一方,相似地震解析は当初の予定以上の成果が得られた. 三陸沖と同様に福島県沖でも海溝付近では相似地震活動が活発であり,この付近では弱いながらもプレート間がカップリングしていることが判明した(図2).津波地震を発生させるためには,完全にプレート間がデカップルしていてはその発生を説明することは困難であり,三陸沖と同様に福島県沖でも相似地震活動が活発であることは,福島県沖の海溝付近でも津波地震を発生させる可能性があることを示しており,今後,研究を進める必要がある.
さらに,1989年や1992年のデータ解析により,地震性すべりと余効すべりが連鎖反応的に生じて群発地震が発生するというモデルが構築された.特に1992年の準静的すべりはその後,次第に西に移動し,1995年の釜石沖のM4.8の地震の発生を早めた可能性があることがわかった.これが事実であれば,準静的すべりが地震発生に大きく関係することを実際のデータから検証したことになり,津波地震のみならず,プレート境界型地震の予知にとって極めて重要な成果であると考えられるため,今後さらに検証を進める予定である.
(5-5) 共同研究の有無:
なし.参加人数は約6名.
(5-6) 平成14年度の成果に関連の深いもので、平成14年度に公表された成果:
松澤暢・地震予知研究協議会企画部,地震予知のための新たな観測研究計画:現状・展望・挑戦,日本地震学会秋季大会講演予稿集,A76,2002.

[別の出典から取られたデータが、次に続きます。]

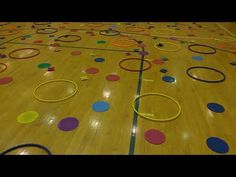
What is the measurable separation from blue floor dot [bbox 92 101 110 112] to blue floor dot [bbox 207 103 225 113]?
3.36ft

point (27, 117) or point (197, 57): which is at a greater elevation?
point (197, 57)

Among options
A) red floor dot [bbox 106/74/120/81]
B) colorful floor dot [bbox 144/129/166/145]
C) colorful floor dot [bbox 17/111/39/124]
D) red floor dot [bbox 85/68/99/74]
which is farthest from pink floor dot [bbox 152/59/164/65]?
colorful floor dot [bbox 17/111/39/124]

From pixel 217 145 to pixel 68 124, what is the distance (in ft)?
4.09

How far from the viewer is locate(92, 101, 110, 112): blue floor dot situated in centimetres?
198

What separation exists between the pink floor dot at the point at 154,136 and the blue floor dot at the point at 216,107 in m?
0.66

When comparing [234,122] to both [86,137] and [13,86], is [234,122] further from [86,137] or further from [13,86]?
[13,86]

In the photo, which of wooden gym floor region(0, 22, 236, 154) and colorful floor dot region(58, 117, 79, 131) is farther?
colorful floor dot region(58, 117, 79, 131)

内田直希・五十嵐俊博・松澤暢・長谷川昭,相似地震解析による1994年三陸はるか沖地震の余効すべりの時空間変化の推定,地球惑星科学関連学会2002年度合同学会予稿集,S040-P007,2002.
内田直希・松澤暢・海野徳仁・長谷川昭・五十嵐俊博,相似地震活動から推定された1989年,1992年三陸沖地震(M7.1,M6.9)に先行する準静的すべり,日本地震学会秋季大会講演予稿集,B60,2002.
内田直希・松澤暢・長谷川昭・五十嵐俊博,相似地震解析による宮城・福島県沖プレート境界における準静的すべりの時空間変化の推定,日本地震学会秋季大会講演予稿集,P131,2002.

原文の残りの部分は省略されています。